Keputusan itu mencerminkan posisi padel sebagai cabang baru yang akan tampil untuk pertama kalinya di Asian Games. Federasi menilai tekanan untuk mengejar hasil konkret masih terlalu dini, sehingga fokus diarahkan pada pembinaan dan pembentukan tim.
Komposisi delapan atlet yang diberangkatkan
Ketua Umum PBPI, Galih Dimuntur Kartasasmita, menjelaskan bahwa skuad yang dibawa ke Spanyol terdiri dari dua pasangan inti dan dua pasangan cadangan. Komposisinya mencakup nomor ganda putra dan ganda putri.
| Posisi | Nomor | Nama Atlet |
|---|---|---|
| Pasangan inti | Ganda putri | Novela Putria dan Beatrice Gumulya |
| Pasangan inti | Ganda putra | Armando Soemarno dan Valentinus Dyas |
| Pasangan cadangan | Ganda putri | Fitriani Sabatini dan Fadona Kusuma |
| Pasangan cadangan | Ganda putra | Alvin Edison dan Giorgio Soemarno |
Menurut Galih, keberangkatan diperkirakan sekitar 25 Juli 2026, meski masih bergantung pada penerbitan visa. Jika seluruh proses berjalan maksimal, pemusatan latihan dapat berlangsung hingga 15 September.
“Sekitar tanggal 25 Juli nanti, akan berangkat ke Spanyol untuk menjalani training camp (TC), tergantung pada visa, tetapi kalau dapat maksimum kita maksimumkan sampai September tanggal 15. Jadi mepet sekali dengan nanti, Nagoya-nya (Asian Games 2026),” kata Galih di Jakarta Selatan, Kamis 8 Juli 2026.
Latihan di Spanyol dan uji coba lawan Eropa
Selama berada di Spanyol, para atlet akan menjalani latihan intensif sekaligus serangkaian uji coba. Lawan yang disiapkan berasal dari kalangan atlet Eropa, termasuk pemain tim nasional Italia yang juga sedang menggelar pemusatan latihan di negara tersebut.
PBPI menilai pengalaman berlatih di Eropa penting untuk mengasah kemampuan para atlet sebelum turun ke panggung multiajang Asia. Federasi berharap para pemain pulang dengan kualitas permainan yang berbeda setelah menghadapi lawan-lawan yang lebih dulu berkembang.
Sebelum berangkat ke Spanyol, PBPI masih menyiapkan satu uji coba lain melawan Kazakhstan. Kesempatan itu muncul karena Kazakhstan mengirim 10 pemain putra untuk mengikuti turnamen FIP Bronze yang digelar di Indonesia.

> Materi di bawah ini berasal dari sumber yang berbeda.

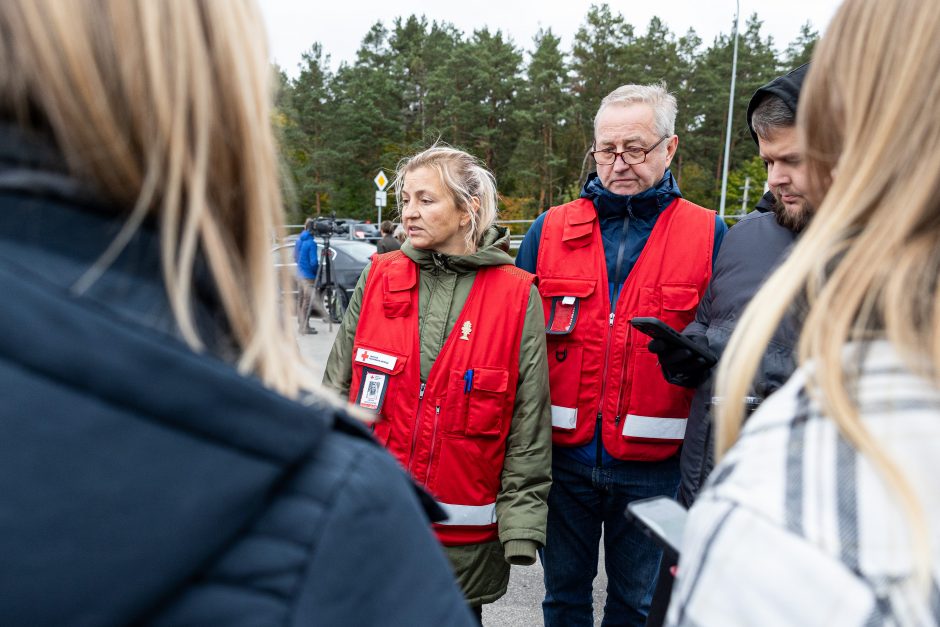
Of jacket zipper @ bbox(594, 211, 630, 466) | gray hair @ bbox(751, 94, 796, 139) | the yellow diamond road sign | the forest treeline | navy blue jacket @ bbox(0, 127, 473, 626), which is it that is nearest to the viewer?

Asian Games belum dipasangi target medali
Meski persiapan dilakukan serius, PBPI belum menetapkan target medali untuk Asian Games 2026. Galih menilai target semacam itu belum tepat diberikan kepada atlet pada cabang yang baru debut di pesta olahraga Asia tersebut.

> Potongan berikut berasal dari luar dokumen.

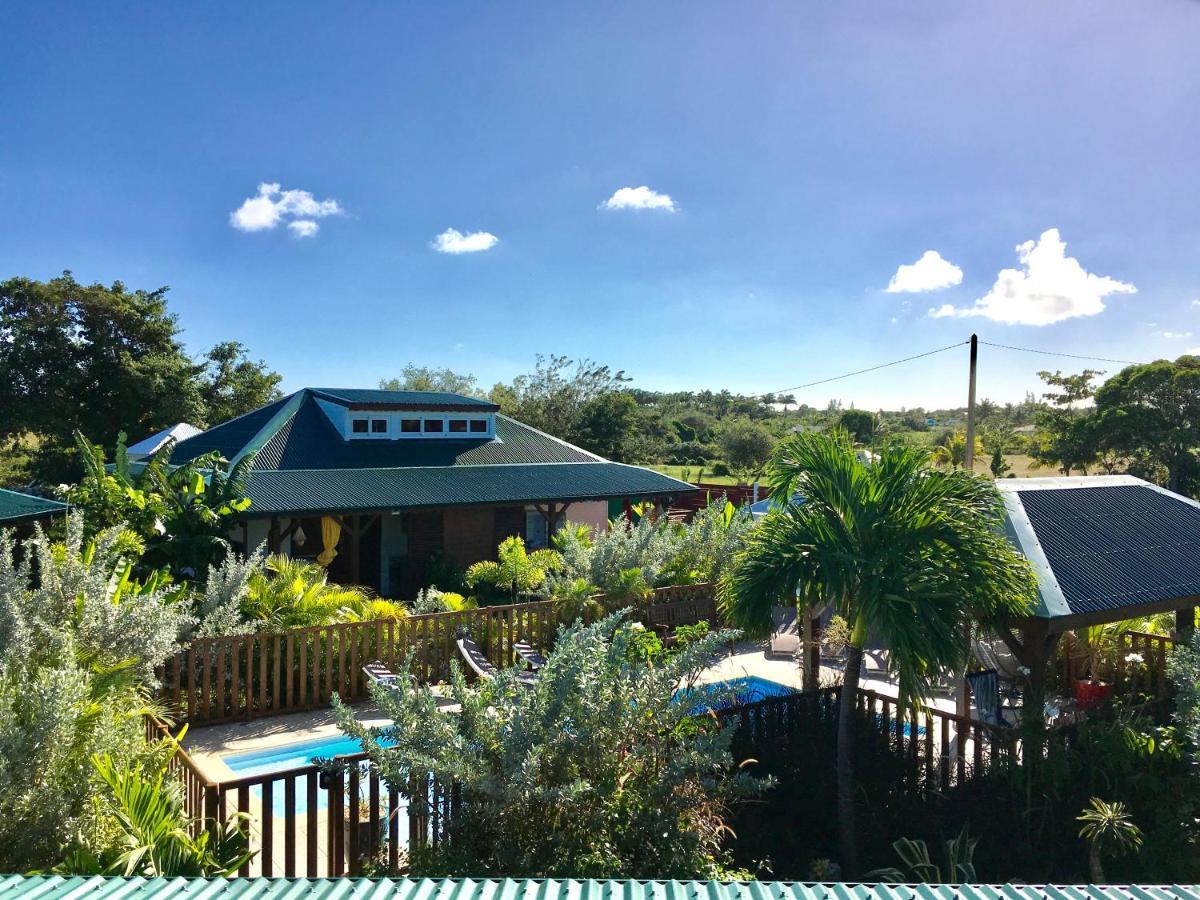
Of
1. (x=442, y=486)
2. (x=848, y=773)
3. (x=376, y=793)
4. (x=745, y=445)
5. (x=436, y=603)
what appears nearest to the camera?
(x=376, y=793)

“Kita gak mau nargetin mereka, khususnya di Asian Games, karena nomor ini baru. Semuanya juga baru, 45 negara yang masuk Asian Games belum masuk semua,” ujar Galih.
www.viva.co.id mencatat bahwa padel akan menjalani debut sebagai cabang olahraga resmi di Asian Games 2026. Karena itu, PBPI memilih mengutamakan proses pembinaan dan kesiapan tim dibanding memasang beban hasil yang terlalu agresif.

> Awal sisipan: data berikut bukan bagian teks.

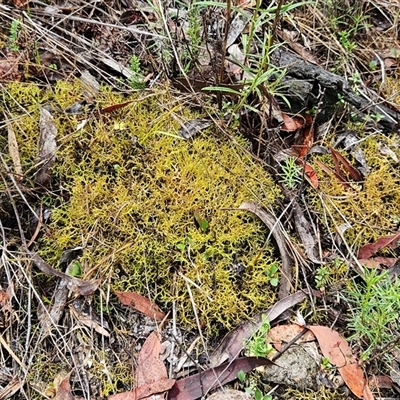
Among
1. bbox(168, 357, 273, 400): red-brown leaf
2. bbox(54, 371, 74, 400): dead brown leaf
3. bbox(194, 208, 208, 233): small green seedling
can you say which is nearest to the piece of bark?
bbox(194, 208, 208, 233): small green seedling

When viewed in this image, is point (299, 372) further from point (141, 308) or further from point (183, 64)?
point (183, 64)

Agenda berikutnya sudah menunggu
Rencana PBPI tidak berhenti setelah Aichi-Nagoya. Seusai Asian Games, tim nasional padel Indonesia langsung bersiap menghadapi Kualifikasi Piala Dunia Padel yang putaran finalnya dijadwalkan berlangsung pada November 2026.
Galih menyebut jarak antaragenda sangat singkat, sehingga seleksi nasional dan pembentukan tim terbaik harus dilakukan lebih awal. “Kami sudah memikirkan sejauh itu dikarenakan Asian Games itu sebentar lagi, dan setelah Asian Games itu ada World Cup Qualifier. Jadi ini back-to-back-nya sangat singkat sekali. Jadi kami sudah melaksanakan seleknas dan insyaallah ini tim terbaik kami,” pungkasnya.